Print the nuclear energy post's text verbatim, everything from "To reiterate, I’m" down to "My two cents.".

EXCERPTED PASSAGE: Begin

I’m not a big fan of nuclear waste. I feel I should say that up front so I don’t get a bunch of comments from those who are staunchly opposed to nuclear energy.
There is mixed news on the energy front. Today is the 40th anniversary of the Three Mile Island nuclear plant’s partial meltdown. This event caused a major backlash of public support for nuclear energy in this country. This decline in popularity was reinforced by the Chernobyl complete meltdown in 1986 which rendered the surrounding area unsafe essentially forever and caused a plague of cancers and birth defects still seen today. NPR ran a story this morning about the eminent closure of the Three Mile Island plant. The partial meltdown released small amounts of radiation to the atmosphere, double a person’s normal dose of radiation for a day (yes, we are bombarded by radiation all the time! From space, from the ground, from things of our own making like cell phones…). That release of radiation was nowhere close to the scale of Chernobyl and research has not found any adverse health correlations. On the plus side, the partial meltdown on March 28, 1979 led to stringent safety measures and system of checks for nuclear energy plants.
To reiterate, I’m not a big fan of nuclear waste (I don’t think we have the capacity as a species to keep it safe forever, but that’s a whole other post...some day, maybe). I am also not a fan of nuclear meltdowns. I am, however, a fan of energy production that does not release carbon dioxide into the atmosphere. If we start to shut down all of our nuclear energy plants the likely successor for electricity production is natural gas. In my opinion, we should not shut down nuclear plants until we have wind and solar in place to fill those energy needs. Closing existing nuclear plants and replacing them with fossil fuel burning plants will be a major leap backward in the fight to slow the warming of our planet. My two cents.

EXCERPTED PASSAGE: End
STORED DATA: Begin

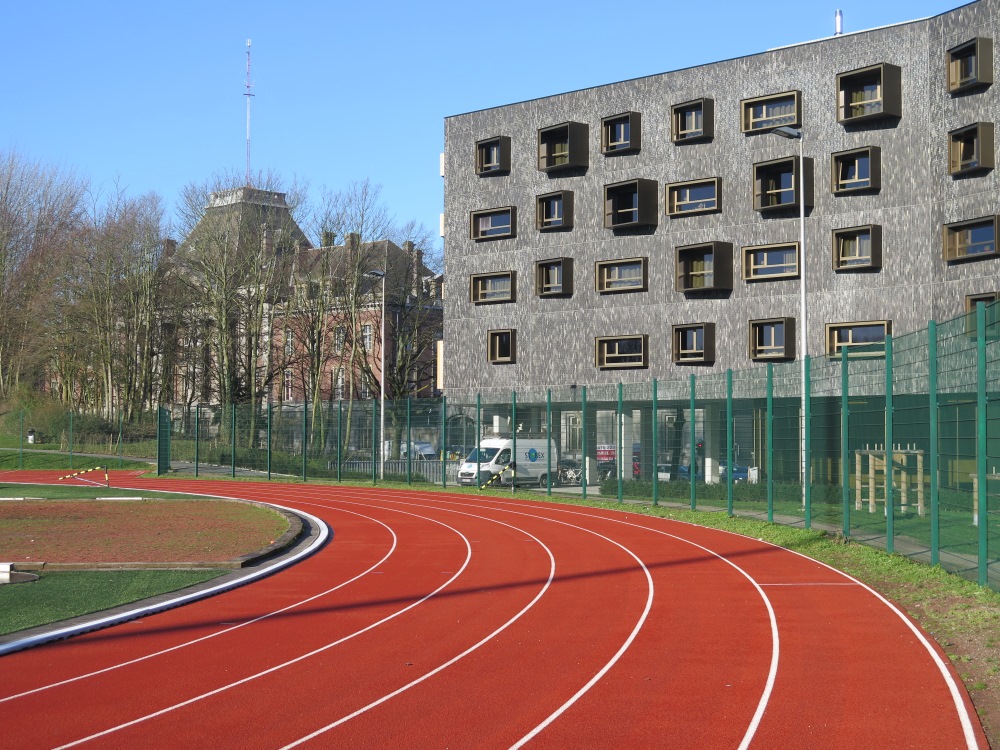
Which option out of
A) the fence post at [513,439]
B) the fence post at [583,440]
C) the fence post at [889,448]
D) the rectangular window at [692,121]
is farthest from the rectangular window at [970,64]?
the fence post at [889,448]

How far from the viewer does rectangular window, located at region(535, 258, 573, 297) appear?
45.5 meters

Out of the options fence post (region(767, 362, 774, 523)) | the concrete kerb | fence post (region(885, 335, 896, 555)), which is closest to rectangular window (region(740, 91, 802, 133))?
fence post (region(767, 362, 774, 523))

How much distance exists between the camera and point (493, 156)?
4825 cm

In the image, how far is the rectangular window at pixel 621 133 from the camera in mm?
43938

STORED DATA: End
STORED DATA: Begin

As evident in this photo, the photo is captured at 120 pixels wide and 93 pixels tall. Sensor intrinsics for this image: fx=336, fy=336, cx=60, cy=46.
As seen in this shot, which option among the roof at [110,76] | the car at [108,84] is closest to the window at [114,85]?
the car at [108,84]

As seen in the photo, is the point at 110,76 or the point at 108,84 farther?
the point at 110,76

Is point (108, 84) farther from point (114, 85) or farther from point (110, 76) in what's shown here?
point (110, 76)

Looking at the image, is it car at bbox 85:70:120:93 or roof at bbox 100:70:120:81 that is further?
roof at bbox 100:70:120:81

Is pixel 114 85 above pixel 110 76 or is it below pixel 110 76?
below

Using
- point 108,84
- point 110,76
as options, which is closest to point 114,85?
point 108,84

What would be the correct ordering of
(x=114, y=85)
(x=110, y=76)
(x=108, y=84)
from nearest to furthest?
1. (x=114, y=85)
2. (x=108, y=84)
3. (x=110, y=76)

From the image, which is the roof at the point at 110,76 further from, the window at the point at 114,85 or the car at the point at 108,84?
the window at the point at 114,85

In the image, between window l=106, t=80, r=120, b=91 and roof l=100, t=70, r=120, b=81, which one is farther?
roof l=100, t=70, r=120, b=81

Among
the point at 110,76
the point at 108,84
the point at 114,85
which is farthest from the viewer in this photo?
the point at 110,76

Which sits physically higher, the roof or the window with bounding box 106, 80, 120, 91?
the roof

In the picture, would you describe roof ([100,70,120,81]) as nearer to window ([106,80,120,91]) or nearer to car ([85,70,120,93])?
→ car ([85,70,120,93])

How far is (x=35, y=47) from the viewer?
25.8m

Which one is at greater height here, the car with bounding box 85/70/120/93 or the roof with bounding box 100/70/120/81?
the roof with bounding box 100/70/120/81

STORED DATA: End

**OUTPUT OF THE TASK:**
To reiterate, I’m not a big fan of nuclear waste (I don’t think we have the capacity as a species to keep it safe forever, but that’s a whole other post...some day, maybe). I am also not a fan of nuclear meltdowns. I am, however, a fan of energy production that does not release carbon dioxide into the atmosphere. If we start to shut down all of our nuclear energy plants the likely successor for electricity production is natural gas. In my opinion, we should not shut down nuclear plants until we have wind and solar in place to fill those energy needs. Closing existing nuclear plants and replacing them with fossil fuel burning plants will be a major leap backward in the fight to slow the warming of our planet. My two cents.